━━━━━ Source material
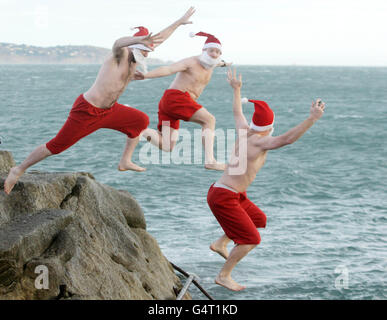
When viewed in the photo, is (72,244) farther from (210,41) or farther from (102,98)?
(210,41)

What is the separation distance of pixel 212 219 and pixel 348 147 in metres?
24.1

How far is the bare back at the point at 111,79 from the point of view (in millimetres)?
7793

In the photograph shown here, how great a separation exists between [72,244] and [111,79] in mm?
2216

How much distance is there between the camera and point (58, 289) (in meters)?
7.26

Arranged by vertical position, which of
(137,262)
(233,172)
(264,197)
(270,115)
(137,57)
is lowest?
(264,197)

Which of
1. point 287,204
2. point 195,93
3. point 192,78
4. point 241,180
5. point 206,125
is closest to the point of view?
point 241,180

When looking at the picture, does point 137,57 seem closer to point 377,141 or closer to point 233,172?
point 233,172

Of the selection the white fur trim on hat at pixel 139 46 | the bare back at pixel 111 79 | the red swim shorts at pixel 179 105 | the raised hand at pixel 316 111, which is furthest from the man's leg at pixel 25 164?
the raised hand at pixel 316 111

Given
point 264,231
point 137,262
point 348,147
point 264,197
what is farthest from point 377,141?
point 137,262

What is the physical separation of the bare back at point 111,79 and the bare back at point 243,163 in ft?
5.57

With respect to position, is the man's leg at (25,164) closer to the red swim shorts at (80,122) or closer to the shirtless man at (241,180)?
the red swim shorts at (80,122)

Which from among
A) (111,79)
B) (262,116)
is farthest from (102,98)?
(262,116)

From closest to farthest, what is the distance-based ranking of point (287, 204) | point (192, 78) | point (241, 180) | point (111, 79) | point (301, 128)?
point (301, 128) < point (241, 180) < point (111, 79) < point (192, 78) < point (287, 204)

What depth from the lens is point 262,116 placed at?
7.35 meters
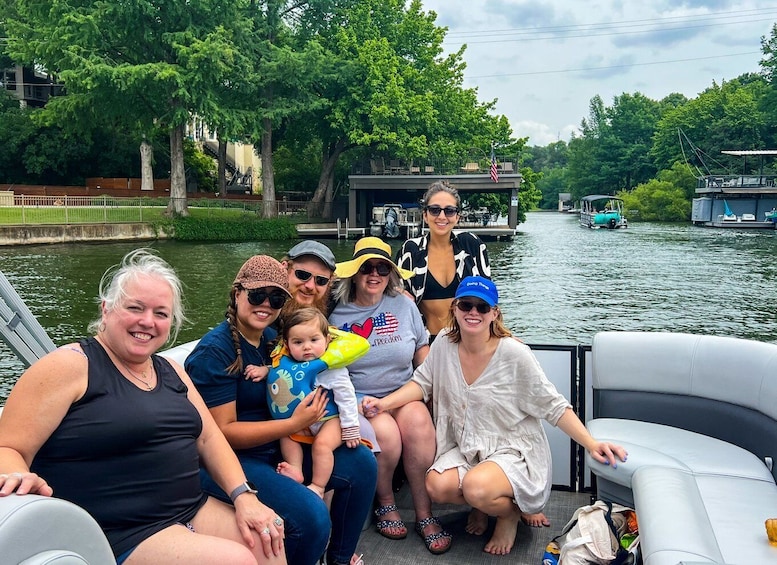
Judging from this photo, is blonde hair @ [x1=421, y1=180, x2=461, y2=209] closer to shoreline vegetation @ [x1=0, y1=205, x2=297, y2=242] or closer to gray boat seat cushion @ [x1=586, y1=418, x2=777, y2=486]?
gray boat seat cushion @ [x1=586, y1=418, x2=777, y2=486]

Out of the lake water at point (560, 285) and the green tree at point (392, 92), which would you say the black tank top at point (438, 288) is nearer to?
the lake water at point (560, 285)

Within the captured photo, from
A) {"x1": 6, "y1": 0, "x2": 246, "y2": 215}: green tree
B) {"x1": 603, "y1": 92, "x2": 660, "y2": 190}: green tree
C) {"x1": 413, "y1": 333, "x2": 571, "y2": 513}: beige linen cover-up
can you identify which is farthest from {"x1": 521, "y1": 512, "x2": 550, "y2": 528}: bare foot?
{"x1": 603, "y1": 92, "x2": 660, "y2": 190}: green tree

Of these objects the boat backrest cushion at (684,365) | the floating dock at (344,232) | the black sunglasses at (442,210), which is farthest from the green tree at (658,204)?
the black sunglasses at (442,210)

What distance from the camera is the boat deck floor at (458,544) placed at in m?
2.83

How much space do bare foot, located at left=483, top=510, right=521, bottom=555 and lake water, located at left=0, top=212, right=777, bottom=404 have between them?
539cm

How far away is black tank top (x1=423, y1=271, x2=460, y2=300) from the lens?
3648 millimetres

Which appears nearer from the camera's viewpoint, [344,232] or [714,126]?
[344,232]

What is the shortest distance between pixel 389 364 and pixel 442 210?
0.93 m

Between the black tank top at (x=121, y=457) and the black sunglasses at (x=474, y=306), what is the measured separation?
1.25 meters

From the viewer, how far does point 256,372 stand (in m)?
2.50

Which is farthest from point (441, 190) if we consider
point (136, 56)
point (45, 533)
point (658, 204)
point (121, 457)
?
point (658, 204)

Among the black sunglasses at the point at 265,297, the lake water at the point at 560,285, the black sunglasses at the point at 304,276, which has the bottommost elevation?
the lake water at the point at 560,285

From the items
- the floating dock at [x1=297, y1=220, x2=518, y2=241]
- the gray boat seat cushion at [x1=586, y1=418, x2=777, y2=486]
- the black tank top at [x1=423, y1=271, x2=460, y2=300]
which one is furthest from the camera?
the floating dock at [x1=297, y1=220, x2=518, y2=241]

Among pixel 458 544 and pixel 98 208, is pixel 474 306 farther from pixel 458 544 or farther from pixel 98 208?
pixel 98 208
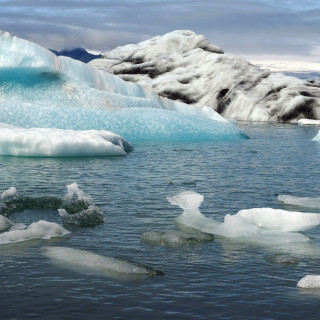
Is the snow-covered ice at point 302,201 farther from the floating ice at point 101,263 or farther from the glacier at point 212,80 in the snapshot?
the glacier at point 212,80

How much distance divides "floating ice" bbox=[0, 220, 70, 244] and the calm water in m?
0.19

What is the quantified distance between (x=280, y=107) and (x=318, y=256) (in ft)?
134

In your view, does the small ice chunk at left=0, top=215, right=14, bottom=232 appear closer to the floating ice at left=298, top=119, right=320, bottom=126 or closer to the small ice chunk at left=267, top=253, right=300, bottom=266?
the small ice chunk at left=267, top=253, right=300, bottom=266

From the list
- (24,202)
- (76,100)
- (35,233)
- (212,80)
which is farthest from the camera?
(212,80)

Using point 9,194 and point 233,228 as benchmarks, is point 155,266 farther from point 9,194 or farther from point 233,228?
point 9,194

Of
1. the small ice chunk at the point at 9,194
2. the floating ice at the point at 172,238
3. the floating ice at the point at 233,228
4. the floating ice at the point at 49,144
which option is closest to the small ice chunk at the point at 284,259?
the floating ice at the point at 233,228

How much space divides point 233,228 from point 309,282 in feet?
7.00

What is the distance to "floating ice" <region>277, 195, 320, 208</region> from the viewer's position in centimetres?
1037

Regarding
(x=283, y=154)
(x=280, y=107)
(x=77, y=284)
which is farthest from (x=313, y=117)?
(x=77, y=284)

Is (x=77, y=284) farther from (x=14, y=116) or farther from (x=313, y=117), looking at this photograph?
(x=313, y=117)

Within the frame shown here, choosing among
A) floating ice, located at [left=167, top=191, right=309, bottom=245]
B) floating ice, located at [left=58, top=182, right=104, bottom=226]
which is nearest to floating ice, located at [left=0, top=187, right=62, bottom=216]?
floating ice, located at [left=58, top=182, right=104, bottom=226]

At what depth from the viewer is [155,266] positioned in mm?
6543

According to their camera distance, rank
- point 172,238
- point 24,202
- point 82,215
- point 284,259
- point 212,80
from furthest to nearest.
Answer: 1. point 212,80
2. point 24,202
3. point 82,215
4. point 172,238
5. point 284,259

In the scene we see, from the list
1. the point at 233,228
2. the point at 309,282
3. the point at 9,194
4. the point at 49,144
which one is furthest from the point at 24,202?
the point at 49,144
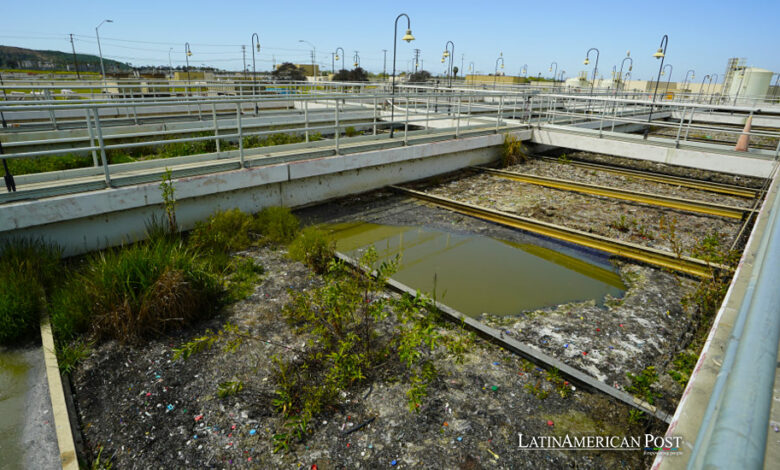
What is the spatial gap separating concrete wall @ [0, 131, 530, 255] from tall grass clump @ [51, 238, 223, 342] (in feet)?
4.87

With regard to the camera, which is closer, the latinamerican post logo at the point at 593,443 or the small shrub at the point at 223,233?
the latinamerican post logo at the point at 593,443

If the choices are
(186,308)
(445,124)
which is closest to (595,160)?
(445,124)

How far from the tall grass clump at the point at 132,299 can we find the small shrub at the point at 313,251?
1685mm

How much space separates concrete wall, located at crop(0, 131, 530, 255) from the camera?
237 inches

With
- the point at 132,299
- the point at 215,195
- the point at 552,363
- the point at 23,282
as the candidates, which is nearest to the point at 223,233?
the point at 215,195

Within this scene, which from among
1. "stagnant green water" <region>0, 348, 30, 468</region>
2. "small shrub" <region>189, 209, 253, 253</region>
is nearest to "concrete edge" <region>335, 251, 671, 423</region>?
"small shrub" <region>189, 209, 253, 253</region>

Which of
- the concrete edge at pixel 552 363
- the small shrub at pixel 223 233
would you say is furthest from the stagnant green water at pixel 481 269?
the small shrub at pixel 223 233

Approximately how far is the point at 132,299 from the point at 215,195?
3.34 metres

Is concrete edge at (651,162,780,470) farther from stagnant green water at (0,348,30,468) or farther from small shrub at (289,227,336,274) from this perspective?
small shrub at (289,227,336,274)

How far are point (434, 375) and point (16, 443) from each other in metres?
3.42

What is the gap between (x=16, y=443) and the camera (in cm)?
344

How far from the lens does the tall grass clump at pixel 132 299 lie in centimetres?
464

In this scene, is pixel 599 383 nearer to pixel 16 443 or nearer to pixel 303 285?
pixel 303 285

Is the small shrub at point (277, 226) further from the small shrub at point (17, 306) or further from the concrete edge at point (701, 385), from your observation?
the concrete edge at point (701, 385)
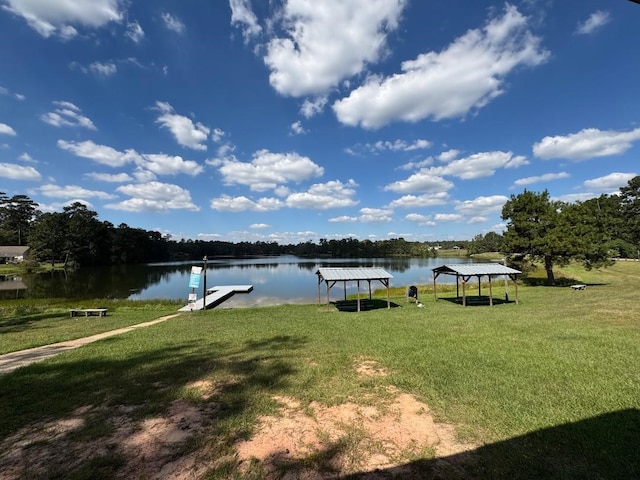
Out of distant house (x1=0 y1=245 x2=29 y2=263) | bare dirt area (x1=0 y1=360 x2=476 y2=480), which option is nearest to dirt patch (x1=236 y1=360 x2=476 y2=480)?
bare dirt area (x1=0 y1=360 x2=476 y2=480)

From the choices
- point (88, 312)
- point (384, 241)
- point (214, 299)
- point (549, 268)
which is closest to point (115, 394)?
point (88, 312)

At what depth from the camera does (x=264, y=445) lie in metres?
4.07

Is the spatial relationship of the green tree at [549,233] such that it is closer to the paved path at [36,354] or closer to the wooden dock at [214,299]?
the wooden dock at [214,299]

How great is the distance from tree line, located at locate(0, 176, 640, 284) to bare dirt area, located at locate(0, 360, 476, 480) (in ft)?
81.6

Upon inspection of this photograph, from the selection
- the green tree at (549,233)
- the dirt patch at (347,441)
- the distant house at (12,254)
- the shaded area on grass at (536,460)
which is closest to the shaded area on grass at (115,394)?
the dirt patch at (347,441)

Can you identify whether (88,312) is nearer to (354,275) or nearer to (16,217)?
(354,275)

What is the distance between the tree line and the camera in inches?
957

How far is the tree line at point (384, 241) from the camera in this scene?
2431 cm

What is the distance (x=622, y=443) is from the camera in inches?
156

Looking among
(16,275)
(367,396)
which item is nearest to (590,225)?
(367,396)

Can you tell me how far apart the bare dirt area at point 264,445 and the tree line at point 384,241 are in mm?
24867

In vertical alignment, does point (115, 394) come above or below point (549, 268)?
below

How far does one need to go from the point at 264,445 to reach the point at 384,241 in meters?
148

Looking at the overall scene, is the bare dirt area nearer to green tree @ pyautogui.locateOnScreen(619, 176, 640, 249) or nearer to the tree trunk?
the tree trunk
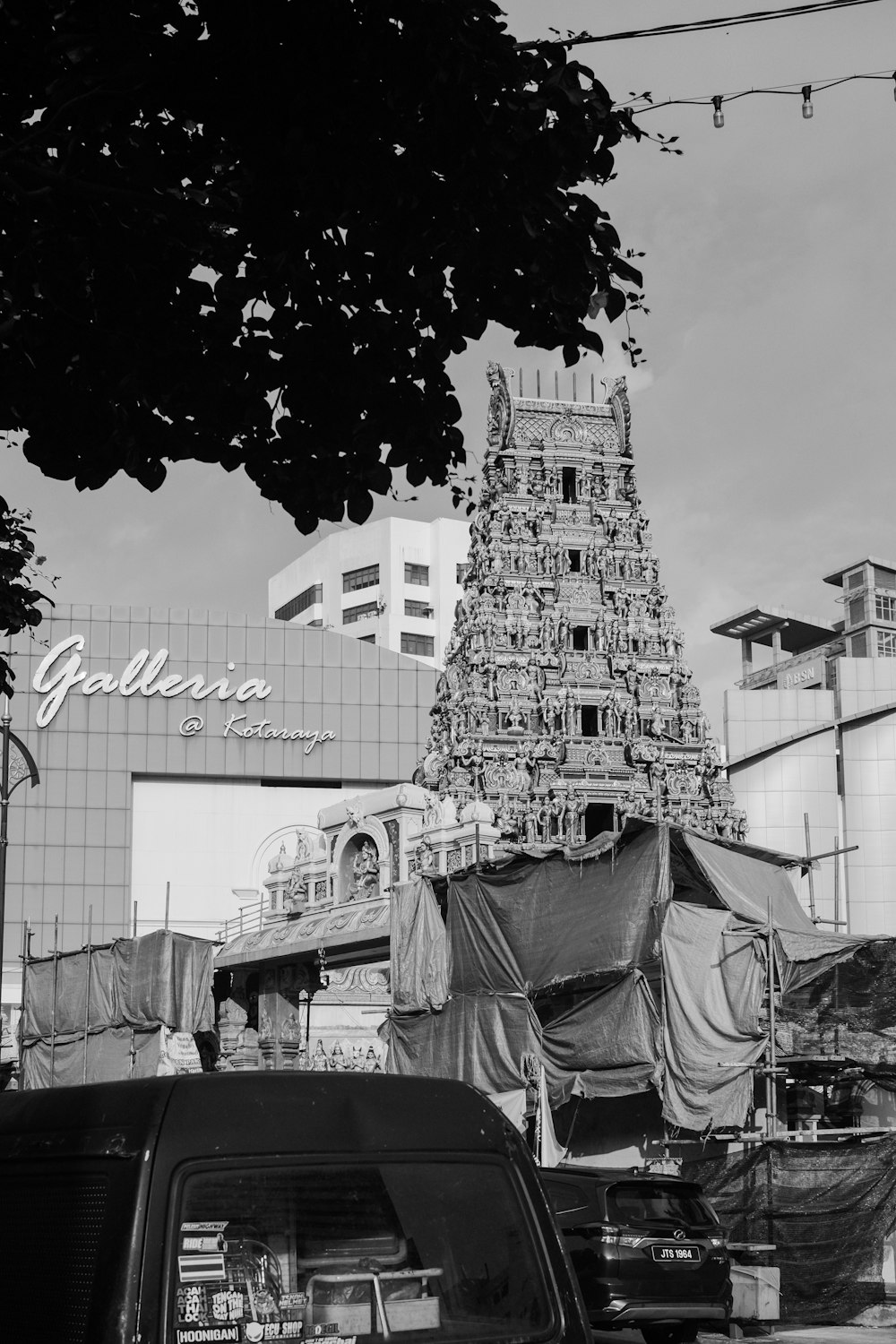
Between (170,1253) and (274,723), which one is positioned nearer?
(170,1253)

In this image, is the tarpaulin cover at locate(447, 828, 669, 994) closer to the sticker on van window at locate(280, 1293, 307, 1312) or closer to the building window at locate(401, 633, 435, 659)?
the sticker on van window at locate(280, 1293, 307, 1312)

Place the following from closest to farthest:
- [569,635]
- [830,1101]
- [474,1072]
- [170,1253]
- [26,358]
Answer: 1. [170,1253]
2. [26,358]
3. [830,1101]
4. [474,1072]
5. [569,635]

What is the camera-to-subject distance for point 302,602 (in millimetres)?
98750

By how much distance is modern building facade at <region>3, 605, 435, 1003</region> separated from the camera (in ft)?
212

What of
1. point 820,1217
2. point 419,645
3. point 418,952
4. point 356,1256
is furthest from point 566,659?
point 419,645

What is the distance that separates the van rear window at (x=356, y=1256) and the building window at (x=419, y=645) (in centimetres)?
8928

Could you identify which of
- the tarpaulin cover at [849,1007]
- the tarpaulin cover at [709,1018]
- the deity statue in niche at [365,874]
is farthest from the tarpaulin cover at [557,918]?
the deity statue in niche at [365,874]

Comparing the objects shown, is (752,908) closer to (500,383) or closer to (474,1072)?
(474,1072)

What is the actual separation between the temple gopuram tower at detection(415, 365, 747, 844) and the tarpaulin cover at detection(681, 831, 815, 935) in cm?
2184

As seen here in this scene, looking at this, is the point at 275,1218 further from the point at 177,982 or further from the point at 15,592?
the point at 177,982

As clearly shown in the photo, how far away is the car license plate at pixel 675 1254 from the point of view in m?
13.7

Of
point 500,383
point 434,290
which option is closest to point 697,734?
point 500,383

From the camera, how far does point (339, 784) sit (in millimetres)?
67625

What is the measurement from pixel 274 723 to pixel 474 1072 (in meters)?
43.0
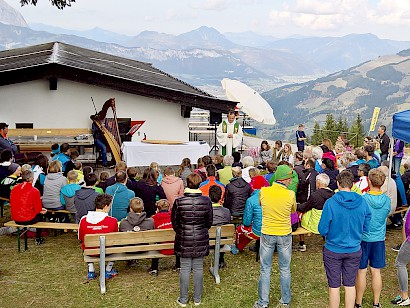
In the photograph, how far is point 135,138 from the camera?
13.0 m

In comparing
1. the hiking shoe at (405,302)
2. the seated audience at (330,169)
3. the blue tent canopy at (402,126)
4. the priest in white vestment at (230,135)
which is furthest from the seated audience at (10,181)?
the priest in white vestment at (230,135)

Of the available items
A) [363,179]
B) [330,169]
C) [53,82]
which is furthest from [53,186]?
[53,82]

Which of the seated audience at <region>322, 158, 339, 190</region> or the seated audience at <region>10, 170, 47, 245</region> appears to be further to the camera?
the seated audience at <region>322, 158, 339, 190</region>

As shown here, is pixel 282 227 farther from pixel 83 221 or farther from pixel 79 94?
pixel 79 94

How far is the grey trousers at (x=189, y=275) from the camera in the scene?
5395 millimetres

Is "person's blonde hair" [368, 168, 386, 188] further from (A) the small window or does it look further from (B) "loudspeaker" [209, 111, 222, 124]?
(A) the small window

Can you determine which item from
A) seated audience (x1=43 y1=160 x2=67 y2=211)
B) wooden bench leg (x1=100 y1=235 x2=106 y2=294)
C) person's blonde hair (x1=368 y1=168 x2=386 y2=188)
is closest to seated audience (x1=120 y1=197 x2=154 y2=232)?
wooden bench leg (x1=100 y1=235 x2=106 y2=294)

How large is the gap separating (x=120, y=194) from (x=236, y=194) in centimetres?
174

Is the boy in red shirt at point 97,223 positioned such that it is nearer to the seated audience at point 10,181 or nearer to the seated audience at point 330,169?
the seated audience at point 10,181

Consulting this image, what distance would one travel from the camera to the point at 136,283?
6.12 metres

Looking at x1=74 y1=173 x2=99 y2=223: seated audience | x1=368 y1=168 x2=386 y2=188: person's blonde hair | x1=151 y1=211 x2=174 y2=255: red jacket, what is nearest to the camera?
x1=368 y1=168 x2=386 y2=188: person's blonde hair

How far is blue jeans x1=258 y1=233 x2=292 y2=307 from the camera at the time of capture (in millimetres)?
5246

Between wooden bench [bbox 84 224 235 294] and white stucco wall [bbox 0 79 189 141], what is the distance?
7165mm

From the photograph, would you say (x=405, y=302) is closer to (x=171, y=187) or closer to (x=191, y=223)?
(x=191, y=223)
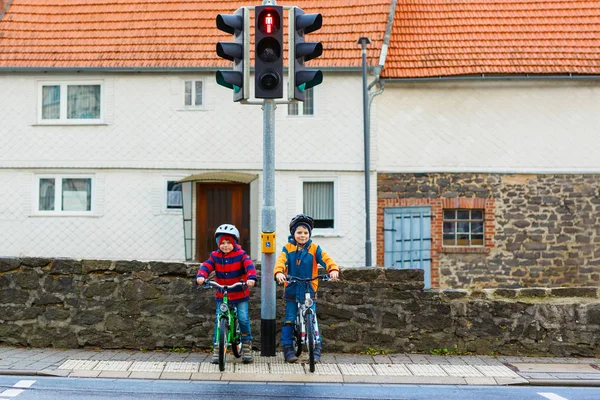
━━━━━━━━━━
▶ _Written exercise_
Which lines in the data above contain the string "logo", with case counting? Locate each one and copy it out in full.

▶ _The output_
With regard to the camera, which is closer, the latinamerican post logo at the point at 593,443 or the small shrub at the point at 223,233?
the latinamerican post logo at the point at 593,443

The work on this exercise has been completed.